Q1. List any five functions of the pandas library with execution.

Below are five functions of the pandas library with example executions:

The DataFrame() function creates a pandas DataFrame, which is a 2-dimensional labeled data structure with columns of potentially different types. The DataFrame can be created from a variety of sources, such as a dictionary, a NumPy array, or a CSV file.

In [3]:
import pandas as pd

data = {"Name": ["A", "B", "C"], "Age": [15, 20, 25]}
df = pd.DataFrame(data)
df

Unnamed: 0,Name,Age
0,A,15
1,B,20
2,C,25


describe(): The describe() function generates descriptive statistics of a pandas DataFrame, such as count, mean, standard deviation, and more. This function is useful for quickly understanding the distribution and range of values in a dataset.m

In [4]:
df.describe()

Unnamed: 0,Age
count,3.0
mean,20.0
std,5.0
min,15.0
25%,17.5
50%,20.0
75%,22.5
max,25.0


pivot_table(): This function is used to create a spreadsheet-style pivot table based on a Pandas DataFrame, which is useful for summarizing and aggregating data.

In [6]:
import pandas as pd

# Creating a DataFrame
data = {"Name": ["Alice", "Bob", "Charlie", "David", "Ella", "Frank"],
        "Sex": ["F", "M", "M", "M", "F", "M"],
        "Age": [25, 30, 35, 40, 25, 30],
        "Salary": [50000, 60000, 70000, 80000, 55000, 65000]}
df = pd.DataFrame(data)

# Creating a pivot table
pivot_df = pd.pivot_table(df, index=["Sex", "Age"], values="Salary", aggfunc="mean")

pivot_df

Unnamed: 0_level_0,Unnamed: 1_level_0,Salary
Sex,Age,Unnamed: 2_level_1
F,25,52500
M,30,62500
M,35,70000
M,40,80000


4)merge(): The merge() function merges two pandas DataFrames based on one or more common columns. This function is useful for combining data from multiple sources based on a shared key.

In [7]:
import pandas as pd

# Creating two DataFrames
df1 = pd.DataFrame({"Name": ["Alice", "Bob"], "Age": [25, 30]})
df2 = pd.DataFrame({"Name": ["Bob", "Charlie"], "Salary": [50000, 60000]})

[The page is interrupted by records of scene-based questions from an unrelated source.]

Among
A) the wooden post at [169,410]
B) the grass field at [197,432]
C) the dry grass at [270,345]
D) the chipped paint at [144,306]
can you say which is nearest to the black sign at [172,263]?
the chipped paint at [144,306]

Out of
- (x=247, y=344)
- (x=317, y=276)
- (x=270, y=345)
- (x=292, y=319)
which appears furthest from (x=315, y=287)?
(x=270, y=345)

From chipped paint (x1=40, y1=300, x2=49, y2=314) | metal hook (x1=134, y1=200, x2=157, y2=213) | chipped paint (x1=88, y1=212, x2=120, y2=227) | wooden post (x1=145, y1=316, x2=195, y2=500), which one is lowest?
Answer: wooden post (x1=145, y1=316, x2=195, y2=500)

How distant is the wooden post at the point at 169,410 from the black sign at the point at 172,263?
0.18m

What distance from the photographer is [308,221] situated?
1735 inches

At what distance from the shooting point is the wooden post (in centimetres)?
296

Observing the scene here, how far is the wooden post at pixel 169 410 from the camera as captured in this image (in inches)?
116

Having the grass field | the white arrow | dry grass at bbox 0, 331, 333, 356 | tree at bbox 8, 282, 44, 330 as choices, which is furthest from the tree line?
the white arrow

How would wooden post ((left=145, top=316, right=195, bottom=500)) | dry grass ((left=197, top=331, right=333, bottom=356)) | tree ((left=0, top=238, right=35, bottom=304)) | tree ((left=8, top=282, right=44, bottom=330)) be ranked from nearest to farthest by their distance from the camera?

# Merging two DataFrames based on a common column
merged_df = pd.merge(df1, df2, on="Name")
merged_df

Unnamed: 0,Name,Age,Salary
0,Bob,30,50000


5)apply(): The apply() function applies a given function to each element of a pandas DataFrame or Series. This function is useful for transforming data in a DataFrame or Series according to a specified operation.

In [8]:
import pandas as pd

# Creating a DataFrame
data = {"Name": ["Alice", "Bob", "Charlie"],
        "Age": [25, 30, 35]}
df = pd.DataFrame(data)

# Defining a function to add 10 to each age
def add_10(age):
    return age + 10

# Applying the function to the "Age" column of the DataFrame
df["Age"] = df["Age"].apply(add_10)
df

Unnamed: 0,Name,Age
0,Alice,35
1,Bob,40
2,Charlie,45


Q2. Given a Pandas DataFrame df with columns 'A', 'B', and 'C', write a Python function to re-index the DataFrame with a new index that starts from 1 and increments by 2 for each row.m

In [9]:
import pandas as pd

# Re-indexing the DataFrame using the reindex_df() function
def reindex_df(df):
    new_index = range(1, 2*len(df)+1, 2)
    df = df.set_index(pd.Index(new_index))
    return df

#Driver Code
# Creating a sample DataFrame
df = pd.DataFrame({'A': [10, 20, 30, 40],
                   'B': [50, 60, 70, 80],
                   'C': [90, 100, 110, 120]})
df = reindex_df(df)
print(df)

    A   B    C
1  10  50   90
3  20  60  100
5  30  70  110
7  40  80  120


Q3. You have a Pandas DataFrame df with a column named 'Values'. Write a Python function that iterates over the DataFrame and calculates the sum of the first three values in the 'Values' column. Thefunction should print the sum to the console.For example, if the 'Values' column of df contains the values [10, 20, 30, 40, 50], your function shouldcalculate and print the sum of the first three values, which is 60.

In [11]:
import pandas as pd

#Functin for priting the sum
def sum_first_three_values(df):
    values_col = df['Values']
    first_three_values = values_col.iloc[:3]
    sum_first_three = sum(first_three_values)
    print(f"The sum of the first three values in the 'Values' column is {sum_first_three}.")
    
#Driver Code
# Creating a sample DataFrame
df = pd.DataFrame({'Values': [10, 20, 30, 40, 50]})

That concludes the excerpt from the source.